Quoted text

※ ※ ※

White Noises, Person or People

What is the earliest printed use in English, including relevant context, of 'white person' or 'white people'? As nearly as I have been able to discover, the term is first found in print in these contexts:

  • 'white person': I don't have ready access to what seems to be the earliest appearance in print of this phrase, and am unable to determine what the context is. The term may be found in The lives, actions, and execution of the prime actors, and principall contrivers of that horrid murder of our late pious and sacred soveraigne, King Charles the First, by George Bate, published in 1661.

  • 'white people' first appears in a translation of The discouerie and conquest of the prouinces of Peru, and the nauigation in the South Sea, along that coast, by Agustin de Zárate. The translation was published in 1581.

    ...hee warned him, that whe[n] a white people, bearded, should come into that Countrey, that hee should submit him selfe vnto them, because (said hee) they shalbe Lords ouer this Countrey...

My research queried only the orthographic forms shown in the question; information on other, earlier forms would be welcome.

The history of these terms might provide more exact and complete knowledge of the linguistic underpinnings of systemic racism, which in turn might better inform efforts to undermine and curtail that racism. The earliest known uses of the terms in English provide a starting point wherefrom the history of use in changing contexts can be traced and examined.


After having the original question closed as "too broad", I split it into three questions, White Noises, Person or People, Man or Men, Woman or Women, and posted them separately. This is one of those.

※ ※ ※

Raw records
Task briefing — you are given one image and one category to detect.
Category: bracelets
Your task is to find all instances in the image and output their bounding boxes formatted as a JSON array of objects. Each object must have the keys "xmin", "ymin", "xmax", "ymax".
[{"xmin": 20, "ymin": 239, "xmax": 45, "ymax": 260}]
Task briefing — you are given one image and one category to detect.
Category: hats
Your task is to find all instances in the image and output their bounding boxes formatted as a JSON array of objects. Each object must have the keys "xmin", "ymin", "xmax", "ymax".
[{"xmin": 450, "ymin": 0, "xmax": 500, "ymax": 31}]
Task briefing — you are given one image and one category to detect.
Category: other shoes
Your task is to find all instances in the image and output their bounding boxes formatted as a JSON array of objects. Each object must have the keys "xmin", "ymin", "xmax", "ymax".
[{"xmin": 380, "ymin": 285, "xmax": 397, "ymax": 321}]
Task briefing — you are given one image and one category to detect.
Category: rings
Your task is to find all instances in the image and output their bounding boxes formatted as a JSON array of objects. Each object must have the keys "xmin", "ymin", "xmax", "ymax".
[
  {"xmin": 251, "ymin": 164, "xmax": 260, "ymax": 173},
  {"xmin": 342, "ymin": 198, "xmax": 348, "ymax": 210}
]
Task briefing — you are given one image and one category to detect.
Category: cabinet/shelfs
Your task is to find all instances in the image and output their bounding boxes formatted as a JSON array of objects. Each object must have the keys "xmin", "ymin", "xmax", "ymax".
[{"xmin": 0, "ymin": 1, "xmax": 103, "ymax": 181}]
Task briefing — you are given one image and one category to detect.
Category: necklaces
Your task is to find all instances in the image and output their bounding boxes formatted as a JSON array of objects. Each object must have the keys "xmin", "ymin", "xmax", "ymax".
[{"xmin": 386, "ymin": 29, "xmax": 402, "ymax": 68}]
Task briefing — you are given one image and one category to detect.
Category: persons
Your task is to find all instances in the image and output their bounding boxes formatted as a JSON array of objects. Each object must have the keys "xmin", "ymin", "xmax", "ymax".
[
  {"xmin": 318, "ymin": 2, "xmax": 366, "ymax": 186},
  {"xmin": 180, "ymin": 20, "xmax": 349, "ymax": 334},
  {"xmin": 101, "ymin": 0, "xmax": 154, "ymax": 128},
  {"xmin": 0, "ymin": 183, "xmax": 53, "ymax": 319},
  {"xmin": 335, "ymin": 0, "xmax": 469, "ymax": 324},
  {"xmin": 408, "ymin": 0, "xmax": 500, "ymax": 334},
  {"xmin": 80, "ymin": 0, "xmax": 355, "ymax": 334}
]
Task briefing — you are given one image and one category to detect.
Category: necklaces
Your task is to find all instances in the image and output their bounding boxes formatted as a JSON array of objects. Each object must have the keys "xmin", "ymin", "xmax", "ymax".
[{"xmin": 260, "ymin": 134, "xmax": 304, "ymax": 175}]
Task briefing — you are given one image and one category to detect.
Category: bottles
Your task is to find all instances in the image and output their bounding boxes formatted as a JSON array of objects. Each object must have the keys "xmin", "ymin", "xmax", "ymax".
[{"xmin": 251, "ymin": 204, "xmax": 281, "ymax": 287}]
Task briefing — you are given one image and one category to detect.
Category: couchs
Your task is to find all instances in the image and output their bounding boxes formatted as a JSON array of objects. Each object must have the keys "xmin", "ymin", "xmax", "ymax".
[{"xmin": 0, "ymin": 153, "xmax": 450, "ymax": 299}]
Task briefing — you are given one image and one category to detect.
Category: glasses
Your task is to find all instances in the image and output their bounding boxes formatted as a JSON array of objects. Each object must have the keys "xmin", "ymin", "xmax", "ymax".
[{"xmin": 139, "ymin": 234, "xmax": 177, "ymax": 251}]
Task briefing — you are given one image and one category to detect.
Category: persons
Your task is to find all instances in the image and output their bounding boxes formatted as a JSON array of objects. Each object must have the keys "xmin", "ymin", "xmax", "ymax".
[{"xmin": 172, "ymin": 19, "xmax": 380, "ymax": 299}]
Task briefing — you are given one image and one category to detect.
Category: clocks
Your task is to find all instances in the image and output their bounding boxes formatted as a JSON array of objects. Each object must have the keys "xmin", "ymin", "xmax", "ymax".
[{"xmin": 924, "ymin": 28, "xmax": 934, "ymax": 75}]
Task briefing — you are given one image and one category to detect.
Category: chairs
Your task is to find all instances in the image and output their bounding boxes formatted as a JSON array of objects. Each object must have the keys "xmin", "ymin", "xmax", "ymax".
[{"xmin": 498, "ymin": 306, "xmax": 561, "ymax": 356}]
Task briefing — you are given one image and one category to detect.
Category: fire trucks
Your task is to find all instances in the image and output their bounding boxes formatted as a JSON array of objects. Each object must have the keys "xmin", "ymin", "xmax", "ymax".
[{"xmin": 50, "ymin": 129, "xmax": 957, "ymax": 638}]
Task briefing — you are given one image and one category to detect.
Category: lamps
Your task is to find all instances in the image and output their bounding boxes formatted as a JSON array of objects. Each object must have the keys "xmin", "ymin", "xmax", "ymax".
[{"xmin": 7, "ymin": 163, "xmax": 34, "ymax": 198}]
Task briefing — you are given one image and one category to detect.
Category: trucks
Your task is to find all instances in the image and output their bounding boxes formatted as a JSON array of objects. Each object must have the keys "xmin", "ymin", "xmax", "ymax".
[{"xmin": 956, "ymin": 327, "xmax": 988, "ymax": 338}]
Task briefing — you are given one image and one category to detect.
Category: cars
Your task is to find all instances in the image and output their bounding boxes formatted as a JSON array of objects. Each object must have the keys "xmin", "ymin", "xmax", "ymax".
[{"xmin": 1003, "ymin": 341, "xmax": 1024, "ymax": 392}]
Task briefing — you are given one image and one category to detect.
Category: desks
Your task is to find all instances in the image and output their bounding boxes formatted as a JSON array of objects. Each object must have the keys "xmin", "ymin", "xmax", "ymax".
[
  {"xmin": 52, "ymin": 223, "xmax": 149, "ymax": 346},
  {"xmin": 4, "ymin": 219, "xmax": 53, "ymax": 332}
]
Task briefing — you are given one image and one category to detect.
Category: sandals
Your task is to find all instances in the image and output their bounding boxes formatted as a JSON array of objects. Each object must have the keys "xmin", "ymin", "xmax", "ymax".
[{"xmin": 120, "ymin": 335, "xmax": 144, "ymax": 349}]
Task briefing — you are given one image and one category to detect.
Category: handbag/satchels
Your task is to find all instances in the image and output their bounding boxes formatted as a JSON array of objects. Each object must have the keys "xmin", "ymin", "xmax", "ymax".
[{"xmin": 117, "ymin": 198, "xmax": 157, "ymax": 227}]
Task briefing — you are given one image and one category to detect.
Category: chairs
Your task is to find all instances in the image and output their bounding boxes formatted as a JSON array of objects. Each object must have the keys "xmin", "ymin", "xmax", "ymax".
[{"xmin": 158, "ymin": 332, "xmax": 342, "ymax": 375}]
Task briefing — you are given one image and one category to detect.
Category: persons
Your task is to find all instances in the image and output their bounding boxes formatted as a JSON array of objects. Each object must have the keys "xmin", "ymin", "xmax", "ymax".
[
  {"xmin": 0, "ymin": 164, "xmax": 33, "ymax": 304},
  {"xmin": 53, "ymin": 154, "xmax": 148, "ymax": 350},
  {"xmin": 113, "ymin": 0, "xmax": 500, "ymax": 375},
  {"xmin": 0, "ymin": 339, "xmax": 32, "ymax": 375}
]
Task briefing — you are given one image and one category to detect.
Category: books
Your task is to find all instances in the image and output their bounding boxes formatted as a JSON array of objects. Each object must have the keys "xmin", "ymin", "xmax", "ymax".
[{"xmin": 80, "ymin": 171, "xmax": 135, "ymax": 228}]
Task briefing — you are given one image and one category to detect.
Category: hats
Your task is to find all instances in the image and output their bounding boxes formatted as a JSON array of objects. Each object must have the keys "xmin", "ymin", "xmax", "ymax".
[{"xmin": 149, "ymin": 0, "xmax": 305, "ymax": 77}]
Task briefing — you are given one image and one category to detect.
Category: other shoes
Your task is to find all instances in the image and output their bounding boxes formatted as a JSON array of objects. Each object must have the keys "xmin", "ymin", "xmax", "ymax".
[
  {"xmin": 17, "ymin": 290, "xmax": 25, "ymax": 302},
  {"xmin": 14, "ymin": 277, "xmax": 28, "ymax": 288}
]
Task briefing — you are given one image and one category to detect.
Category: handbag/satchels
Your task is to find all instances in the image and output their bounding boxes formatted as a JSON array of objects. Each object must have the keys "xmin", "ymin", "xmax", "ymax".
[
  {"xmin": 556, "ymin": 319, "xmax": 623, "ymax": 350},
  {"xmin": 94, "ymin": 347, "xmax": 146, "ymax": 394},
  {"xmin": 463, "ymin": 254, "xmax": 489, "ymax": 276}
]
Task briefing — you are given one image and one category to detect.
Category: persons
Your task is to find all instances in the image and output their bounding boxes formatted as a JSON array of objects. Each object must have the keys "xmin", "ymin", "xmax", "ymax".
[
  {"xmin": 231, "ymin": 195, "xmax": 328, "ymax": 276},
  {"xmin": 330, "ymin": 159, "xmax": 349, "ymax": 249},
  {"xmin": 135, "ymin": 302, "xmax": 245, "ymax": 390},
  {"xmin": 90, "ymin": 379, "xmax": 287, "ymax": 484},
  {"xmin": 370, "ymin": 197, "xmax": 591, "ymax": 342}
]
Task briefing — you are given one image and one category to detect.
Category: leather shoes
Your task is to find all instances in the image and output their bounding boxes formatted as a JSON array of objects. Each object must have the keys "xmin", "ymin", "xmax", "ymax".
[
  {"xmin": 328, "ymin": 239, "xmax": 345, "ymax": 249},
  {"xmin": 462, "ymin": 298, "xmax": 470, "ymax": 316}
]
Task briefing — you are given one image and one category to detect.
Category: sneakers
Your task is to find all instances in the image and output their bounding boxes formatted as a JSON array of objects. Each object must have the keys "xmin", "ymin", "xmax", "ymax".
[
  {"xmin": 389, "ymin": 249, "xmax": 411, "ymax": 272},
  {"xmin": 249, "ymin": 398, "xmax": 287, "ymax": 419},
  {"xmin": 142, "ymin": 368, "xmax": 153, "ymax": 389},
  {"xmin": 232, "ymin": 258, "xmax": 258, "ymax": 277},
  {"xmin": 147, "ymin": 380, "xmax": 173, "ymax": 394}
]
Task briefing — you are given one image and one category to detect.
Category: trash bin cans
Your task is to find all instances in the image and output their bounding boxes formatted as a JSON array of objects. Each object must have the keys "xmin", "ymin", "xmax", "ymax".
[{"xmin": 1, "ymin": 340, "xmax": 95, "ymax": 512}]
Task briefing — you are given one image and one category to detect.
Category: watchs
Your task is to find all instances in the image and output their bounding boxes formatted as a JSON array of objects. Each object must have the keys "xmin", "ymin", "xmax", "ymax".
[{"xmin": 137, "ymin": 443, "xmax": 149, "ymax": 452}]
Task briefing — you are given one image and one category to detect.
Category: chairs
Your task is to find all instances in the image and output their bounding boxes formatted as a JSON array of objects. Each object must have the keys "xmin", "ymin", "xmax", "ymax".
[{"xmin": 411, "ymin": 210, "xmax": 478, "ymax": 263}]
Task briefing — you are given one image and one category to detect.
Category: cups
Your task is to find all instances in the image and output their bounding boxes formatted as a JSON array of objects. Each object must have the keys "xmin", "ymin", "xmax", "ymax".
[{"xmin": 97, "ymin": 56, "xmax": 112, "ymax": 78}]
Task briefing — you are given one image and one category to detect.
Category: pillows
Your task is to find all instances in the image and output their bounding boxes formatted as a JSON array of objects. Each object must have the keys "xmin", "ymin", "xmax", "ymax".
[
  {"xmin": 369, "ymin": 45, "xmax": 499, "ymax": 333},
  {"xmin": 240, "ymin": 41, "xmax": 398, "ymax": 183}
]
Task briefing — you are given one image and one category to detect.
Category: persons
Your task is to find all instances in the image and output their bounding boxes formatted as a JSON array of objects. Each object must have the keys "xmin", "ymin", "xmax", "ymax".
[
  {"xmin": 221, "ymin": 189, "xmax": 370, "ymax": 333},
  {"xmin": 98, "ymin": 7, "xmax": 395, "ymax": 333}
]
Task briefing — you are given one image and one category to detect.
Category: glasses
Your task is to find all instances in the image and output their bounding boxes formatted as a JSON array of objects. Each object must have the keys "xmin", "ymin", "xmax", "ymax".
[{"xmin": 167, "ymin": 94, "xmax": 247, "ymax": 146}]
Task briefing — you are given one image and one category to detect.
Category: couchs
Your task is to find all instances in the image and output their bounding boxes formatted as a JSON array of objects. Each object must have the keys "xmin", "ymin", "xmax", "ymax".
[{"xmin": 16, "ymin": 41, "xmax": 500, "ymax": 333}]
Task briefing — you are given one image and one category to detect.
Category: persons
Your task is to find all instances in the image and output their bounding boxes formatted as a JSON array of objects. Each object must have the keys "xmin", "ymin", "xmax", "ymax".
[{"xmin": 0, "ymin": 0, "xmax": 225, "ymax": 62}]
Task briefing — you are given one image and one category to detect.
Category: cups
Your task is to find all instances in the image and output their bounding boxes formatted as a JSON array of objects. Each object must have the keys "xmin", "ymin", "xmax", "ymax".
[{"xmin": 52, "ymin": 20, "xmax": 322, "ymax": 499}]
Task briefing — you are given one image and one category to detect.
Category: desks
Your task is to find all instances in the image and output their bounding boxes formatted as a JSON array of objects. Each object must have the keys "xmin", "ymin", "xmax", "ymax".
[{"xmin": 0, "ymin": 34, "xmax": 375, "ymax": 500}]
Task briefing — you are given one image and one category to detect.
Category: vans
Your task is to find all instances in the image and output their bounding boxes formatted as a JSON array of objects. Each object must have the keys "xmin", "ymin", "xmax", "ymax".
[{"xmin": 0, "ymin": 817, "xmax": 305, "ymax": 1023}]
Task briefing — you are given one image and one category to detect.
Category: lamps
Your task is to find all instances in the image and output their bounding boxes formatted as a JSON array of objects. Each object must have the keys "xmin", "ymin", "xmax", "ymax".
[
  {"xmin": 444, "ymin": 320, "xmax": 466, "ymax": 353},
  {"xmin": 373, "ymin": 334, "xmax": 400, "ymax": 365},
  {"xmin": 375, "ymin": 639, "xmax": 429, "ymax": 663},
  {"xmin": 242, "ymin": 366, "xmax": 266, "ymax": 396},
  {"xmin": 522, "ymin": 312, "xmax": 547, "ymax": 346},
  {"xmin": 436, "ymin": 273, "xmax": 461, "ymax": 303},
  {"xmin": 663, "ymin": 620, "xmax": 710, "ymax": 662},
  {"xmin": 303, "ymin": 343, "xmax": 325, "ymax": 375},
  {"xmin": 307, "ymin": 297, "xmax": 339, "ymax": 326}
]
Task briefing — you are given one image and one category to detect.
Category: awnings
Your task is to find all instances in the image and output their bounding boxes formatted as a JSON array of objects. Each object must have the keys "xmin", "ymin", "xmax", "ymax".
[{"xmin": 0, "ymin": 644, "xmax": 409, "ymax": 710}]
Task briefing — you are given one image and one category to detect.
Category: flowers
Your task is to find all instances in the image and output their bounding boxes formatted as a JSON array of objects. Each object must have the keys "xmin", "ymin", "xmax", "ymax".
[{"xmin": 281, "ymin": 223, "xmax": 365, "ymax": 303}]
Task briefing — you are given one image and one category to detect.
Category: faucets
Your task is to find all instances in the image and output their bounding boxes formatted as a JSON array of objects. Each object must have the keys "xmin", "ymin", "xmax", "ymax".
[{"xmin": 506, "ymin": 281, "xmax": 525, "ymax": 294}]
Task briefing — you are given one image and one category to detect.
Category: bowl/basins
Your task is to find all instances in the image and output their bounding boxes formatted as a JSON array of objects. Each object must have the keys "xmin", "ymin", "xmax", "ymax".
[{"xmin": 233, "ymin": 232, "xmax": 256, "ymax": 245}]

※ ※ ※

Requirements
1. Answer these three questions using the post on the earliest printed uses of 'white person' and 'white people':
(a) In what year was the translation containing 'white people' published?
(b) Who wrote the 1661 work in which 'white person' may be found?
(c) Into how many questions was the original question split after being closed?
2. Summarize the post on the earliest printed uses of 'white person' and 'white people' in two sentences.

The results
1.
(a) 1581
(b) George Bate
(c) Three

2. The post asks for the earliest printed English uses of 'white person' and 'white people', citing a 1581 translation of Agustin de Zárate's work on Peru for 'white people' and naming a 1661 work by George Bate as a possible source for 'white person'. The writer suggests that the history of these terms might clarify the linguistic underpinnings of systemic racism and better inform efforts to curtail it.